SUPPLIED DATA ::
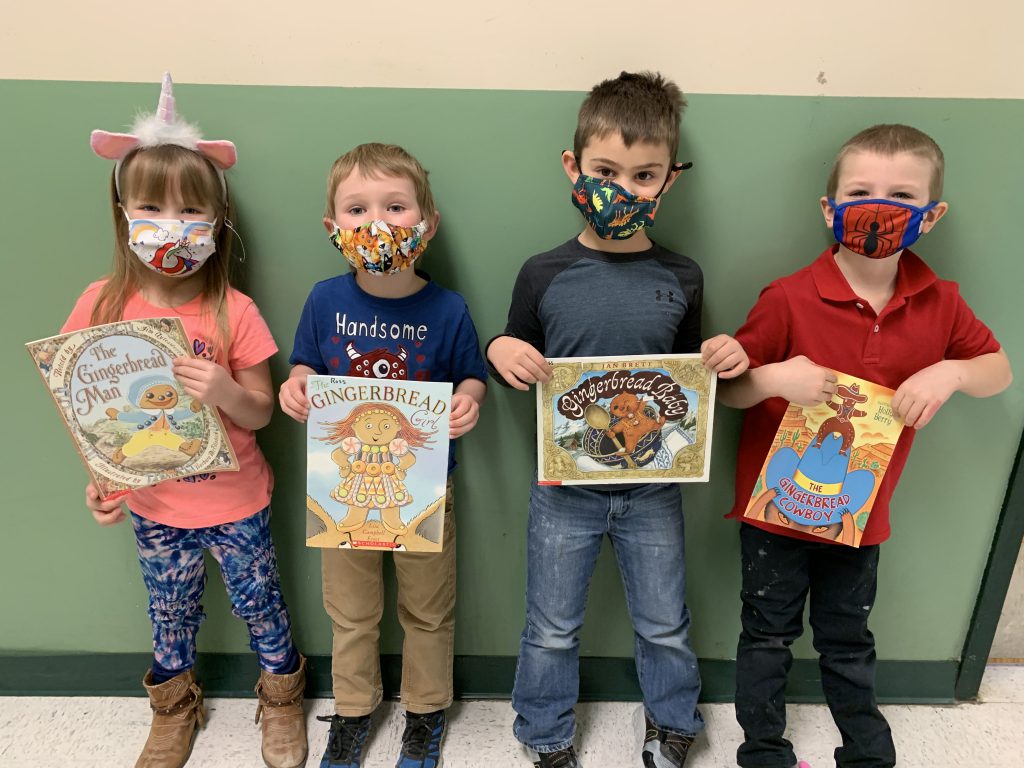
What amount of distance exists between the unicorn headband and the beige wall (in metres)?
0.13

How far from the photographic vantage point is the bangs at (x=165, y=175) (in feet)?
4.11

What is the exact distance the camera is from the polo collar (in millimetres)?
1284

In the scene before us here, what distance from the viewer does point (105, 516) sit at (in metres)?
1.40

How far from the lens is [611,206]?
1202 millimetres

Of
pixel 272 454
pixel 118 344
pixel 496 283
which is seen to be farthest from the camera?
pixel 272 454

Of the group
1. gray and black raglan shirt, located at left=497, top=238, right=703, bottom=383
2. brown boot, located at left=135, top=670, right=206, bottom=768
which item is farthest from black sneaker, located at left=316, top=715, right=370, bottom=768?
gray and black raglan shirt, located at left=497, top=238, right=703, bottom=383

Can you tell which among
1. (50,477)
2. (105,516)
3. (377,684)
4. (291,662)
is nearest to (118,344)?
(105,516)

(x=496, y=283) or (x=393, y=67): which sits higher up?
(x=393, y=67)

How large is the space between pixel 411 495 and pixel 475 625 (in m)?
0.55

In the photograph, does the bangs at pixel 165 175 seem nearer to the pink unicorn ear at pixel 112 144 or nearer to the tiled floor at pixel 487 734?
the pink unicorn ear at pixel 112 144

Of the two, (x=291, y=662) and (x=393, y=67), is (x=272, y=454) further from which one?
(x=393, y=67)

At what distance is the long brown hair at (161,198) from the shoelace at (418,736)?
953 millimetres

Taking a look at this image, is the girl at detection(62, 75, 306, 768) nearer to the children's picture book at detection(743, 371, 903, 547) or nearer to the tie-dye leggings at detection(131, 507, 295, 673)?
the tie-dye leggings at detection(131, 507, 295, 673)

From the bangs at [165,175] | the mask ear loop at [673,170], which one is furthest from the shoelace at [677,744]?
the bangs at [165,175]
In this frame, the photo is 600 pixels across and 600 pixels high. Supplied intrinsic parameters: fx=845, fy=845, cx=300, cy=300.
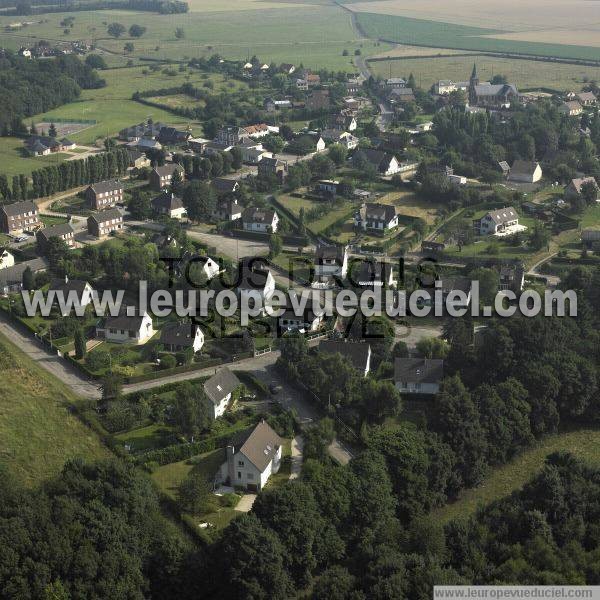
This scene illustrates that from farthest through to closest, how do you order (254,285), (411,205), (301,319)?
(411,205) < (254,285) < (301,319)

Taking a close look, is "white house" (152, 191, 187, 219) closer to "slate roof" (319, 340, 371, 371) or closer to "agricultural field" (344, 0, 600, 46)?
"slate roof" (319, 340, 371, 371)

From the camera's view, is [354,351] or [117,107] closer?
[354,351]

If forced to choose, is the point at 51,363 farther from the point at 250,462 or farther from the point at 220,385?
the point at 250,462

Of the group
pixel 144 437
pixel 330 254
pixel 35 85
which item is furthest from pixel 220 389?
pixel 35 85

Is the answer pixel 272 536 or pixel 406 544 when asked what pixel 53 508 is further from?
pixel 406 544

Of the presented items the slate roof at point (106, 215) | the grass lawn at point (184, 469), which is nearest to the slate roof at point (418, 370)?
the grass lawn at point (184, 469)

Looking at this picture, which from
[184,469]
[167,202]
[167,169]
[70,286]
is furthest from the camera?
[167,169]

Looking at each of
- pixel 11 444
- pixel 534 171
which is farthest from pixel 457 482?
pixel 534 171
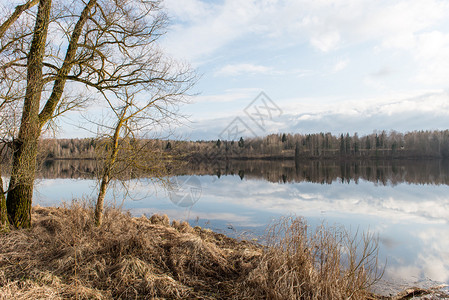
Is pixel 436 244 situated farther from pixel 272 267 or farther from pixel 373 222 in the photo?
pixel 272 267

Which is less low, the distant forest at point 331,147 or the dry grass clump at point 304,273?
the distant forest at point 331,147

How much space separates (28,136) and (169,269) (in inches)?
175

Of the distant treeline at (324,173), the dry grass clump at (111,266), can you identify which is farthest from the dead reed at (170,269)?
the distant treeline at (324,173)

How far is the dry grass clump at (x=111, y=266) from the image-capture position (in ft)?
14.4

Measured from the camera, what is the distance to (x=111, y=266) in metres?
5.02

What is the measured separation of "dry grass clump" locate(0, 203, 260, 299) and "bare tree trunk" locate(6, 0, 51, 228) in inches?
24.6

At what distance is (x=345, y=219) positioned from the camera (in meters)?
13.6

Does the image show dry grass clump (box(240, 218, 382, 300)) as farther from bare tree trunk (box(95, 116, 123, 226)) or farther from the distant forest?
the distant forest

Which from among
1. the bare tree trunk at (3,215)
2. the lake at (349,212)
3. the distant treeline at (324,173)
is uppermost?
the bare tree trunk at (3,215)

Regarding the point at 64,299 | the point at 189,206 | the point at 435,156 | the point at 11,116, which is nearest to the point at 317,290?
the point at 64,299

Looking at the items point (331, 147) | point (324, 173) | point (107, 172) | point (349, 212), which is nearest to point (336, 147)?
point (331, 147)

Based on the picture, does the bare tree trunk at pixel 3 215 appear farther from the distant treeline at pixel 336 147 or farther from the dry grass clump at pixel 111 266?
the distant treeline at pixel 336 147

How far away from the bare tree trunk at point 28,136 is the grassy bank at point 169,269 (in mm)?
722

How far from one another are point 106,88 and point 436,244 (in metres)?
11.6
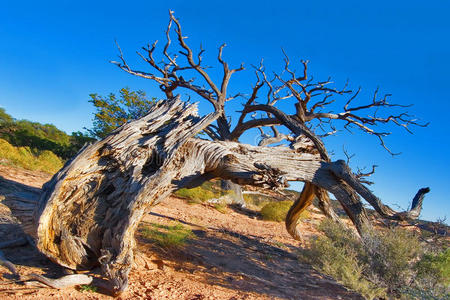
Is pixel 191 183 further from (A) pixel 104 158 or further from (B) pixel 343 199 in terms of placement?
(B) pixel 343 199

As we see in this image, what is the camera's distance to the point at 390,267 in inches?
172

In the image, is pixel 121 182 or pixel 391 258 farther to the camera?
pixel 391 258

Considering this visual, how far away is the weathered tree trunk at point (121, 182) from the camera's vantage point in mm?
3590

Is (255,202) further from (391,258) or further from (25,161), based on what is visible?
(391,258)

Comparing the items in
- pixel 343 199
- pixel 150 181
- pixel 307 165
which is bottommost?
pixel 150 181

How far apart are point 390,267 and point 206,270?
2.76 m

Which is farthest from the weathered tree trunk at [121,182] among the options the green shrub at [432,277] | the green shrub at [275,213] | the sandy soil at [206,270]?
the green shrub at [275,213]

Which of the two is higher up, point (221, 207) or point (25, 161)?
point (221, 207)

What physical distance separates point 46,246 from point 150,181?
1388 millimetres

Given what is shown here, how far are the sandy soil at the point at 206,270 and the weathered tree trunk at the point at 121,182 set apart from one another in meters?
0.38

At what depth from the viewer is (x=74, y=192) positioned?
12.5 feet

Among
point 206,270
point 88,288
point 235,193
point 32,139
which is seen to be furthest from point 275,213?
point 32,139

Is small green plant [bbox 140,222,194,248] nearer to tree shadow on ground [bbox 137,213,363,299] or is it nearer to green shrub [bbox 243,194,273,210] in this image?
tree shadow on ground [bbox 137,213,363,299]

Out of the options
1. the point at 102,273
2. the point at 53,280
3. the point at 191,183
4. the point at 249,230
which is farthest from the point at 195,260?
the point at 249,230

...

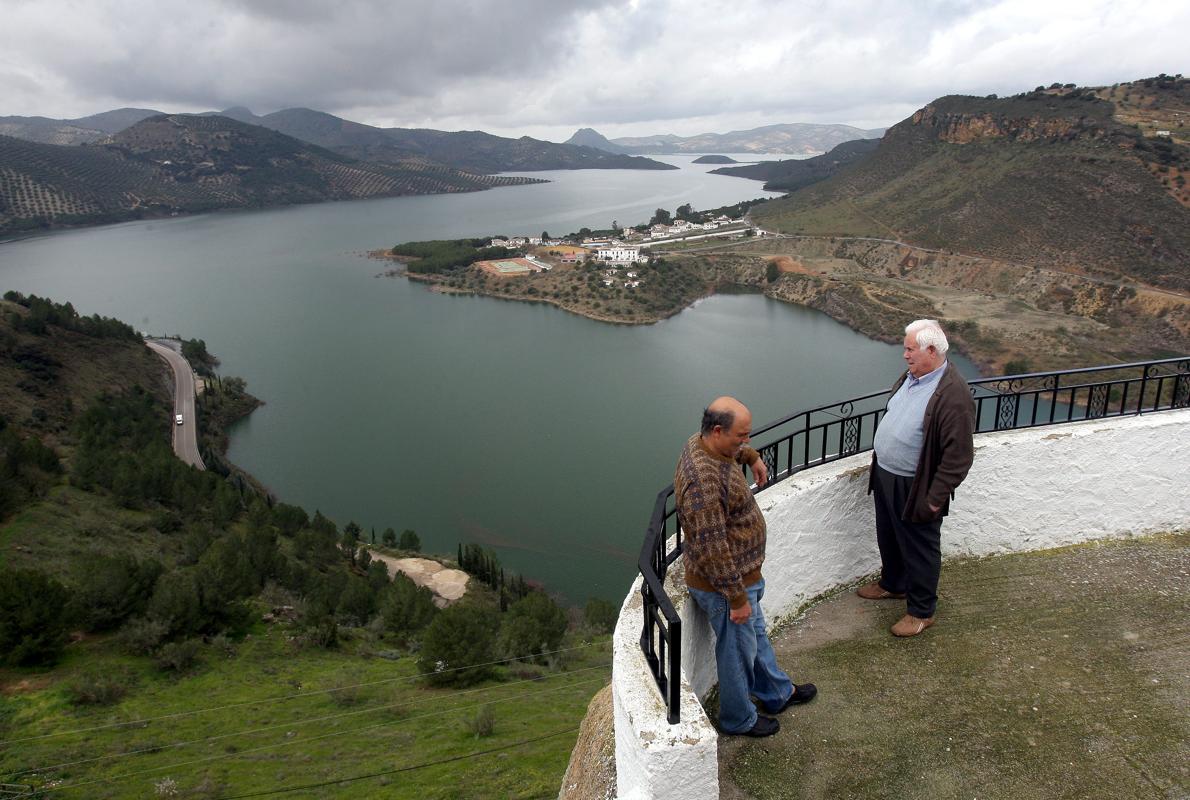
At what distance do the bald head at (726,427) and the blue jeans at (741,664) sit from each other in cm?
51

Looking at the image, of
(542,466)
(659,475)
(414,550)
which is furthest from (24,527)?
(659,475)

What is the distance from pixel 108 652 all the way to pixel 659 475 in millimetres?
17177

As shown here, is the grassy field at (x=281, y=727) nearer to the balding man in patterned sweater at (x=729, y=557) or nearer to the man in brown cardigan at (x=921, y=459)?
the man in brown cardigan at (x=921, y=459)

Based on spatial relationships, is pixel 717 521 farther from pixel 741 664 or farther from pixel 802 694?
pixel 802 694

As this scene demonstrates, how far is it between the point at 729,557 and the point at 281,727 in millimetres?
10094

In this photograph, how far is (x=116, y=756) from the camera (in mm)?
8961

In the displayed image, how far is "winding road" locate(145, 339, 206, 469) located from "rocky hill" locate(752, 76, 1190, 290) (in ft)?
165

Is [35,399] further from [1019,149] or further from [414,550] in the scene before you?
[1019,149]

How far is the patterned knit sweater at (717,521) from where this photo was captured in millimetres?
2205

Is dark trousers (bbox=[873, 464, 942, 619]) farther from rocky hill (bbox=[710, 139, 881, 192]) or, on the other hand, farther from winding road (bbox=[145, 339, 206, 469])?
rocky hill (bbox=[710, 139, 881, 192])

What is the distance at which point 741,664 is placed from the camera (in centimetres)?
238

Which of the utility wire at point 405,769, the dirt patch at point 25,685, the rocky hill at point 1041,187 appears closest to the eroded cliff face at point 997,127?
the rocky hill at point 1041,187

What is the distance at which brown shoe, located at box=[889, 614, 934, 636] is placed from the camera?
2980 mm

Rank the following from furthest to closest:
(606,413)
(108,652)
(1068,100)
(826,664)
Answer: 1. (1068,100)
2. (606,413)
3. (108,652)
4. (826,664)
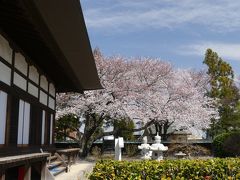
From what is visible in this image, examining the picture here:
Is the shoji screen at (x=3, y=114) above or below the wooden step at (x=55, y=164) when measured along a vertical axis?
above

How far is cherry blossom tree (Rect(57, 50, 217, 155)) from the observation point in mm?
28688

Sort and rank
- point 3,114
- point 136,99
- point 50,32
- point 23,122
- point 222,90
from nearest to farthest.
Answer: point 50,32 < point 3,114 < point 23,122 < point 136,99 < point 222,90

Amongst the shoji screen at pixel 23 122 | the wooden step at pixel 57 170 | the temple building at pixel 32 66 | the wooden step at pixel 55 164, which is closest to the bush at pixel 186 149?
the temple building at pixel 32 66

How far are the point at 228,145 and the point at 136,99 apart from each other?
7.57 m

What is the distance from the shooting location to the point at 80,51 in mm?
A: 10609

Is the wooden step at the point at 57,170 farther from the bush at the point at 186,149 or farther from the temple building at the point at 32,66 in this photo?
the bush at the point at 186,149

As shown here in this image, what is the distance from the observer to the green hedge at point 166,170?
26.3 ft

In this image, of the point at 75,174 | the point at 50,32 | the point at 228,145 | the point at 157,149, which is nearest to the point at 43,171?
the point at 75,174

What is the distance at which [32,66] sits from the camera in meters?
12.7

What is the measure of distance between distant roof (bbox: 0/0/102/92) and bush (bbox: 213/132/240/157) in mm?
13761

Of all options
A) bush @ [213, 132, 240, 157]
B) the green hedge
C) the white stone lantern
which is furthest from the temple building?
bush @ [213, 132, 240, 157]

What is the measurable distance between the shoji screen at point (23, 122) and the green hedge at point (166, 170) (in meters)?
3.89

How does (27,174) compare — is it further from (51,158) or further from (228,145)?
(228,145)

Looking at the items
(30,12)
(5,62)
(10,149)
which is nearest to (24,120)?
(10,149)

* * *

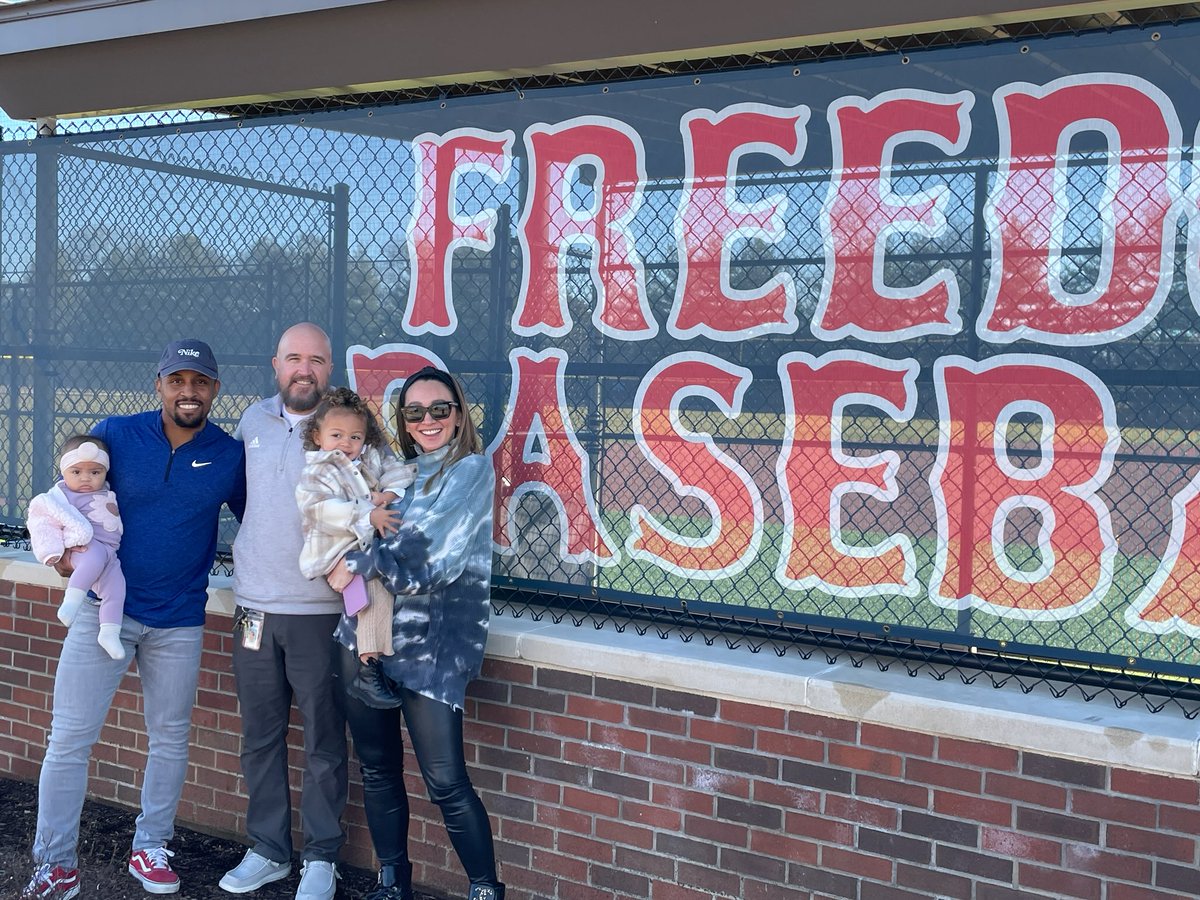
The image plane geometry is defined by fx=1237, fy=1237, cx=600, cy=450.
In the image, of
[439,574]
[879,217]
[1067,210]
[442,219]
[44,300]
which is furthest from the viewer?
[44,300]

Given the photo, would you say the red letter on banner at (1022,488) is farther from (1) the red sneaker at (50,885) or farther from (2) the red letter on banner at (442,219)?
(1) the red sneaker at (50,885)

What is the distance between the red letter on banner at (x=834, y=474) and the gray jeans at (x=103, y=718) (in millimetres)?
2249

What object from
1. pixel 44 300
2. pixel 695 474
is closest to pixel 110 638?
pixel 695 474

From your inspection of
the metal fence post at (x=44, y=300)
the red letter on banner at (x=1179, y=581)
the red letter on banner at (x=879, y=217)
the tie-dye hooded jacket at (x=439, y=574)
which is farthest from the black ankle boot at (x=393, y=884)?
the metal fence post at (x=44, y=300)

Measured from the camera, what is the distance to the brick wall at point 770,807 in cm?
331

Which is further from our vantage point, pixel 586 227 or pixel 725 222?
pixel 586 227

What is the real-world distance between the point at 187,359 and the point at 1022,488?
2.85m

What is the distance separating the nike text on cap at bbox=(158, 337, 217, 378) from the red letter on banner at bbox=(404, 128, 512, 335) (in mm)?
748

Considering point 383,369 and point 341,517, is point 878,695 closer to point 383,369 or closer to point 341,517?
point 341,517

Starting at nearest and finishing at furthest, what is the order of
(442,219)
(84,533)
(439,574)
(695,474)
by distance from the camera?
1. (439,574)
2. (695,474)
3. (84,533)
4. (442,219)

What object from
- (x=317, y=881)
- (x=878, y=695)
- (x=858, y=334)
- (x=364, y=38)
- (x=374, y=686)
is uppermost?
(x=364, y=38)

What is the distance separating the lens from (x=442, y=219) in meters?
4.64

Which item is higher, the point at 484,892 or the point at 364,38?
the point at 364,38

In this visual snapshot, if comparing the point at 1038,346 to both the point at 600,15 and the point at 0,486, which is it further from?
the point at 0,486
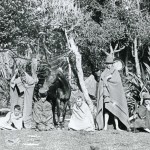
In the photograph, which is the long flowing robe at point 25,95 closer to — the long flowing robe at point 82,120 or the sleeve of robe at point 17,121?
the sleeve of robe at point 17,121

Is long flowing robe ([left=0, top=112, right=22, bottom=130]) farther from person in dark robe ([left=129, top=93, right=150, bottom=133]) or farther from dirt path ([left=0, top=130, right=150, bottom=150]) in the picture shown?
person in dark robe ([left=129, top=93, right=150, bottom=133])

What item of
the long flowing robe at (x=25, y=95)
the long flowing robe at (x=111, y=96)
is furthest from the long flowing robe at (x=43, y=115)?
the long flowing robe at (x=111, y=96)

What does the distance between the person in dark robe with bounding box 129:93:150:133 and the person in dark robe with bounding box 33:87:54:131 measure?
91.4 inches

WRITTEN PROBLEM ::
Report each line of the rows above that contains the string "space", copying every such line in full.

SOLUTION ::
How large is the space between pixel 411 495 and pixel 475 625 (in m)?
How much space separates (28,136) and (169,269) (in inches)?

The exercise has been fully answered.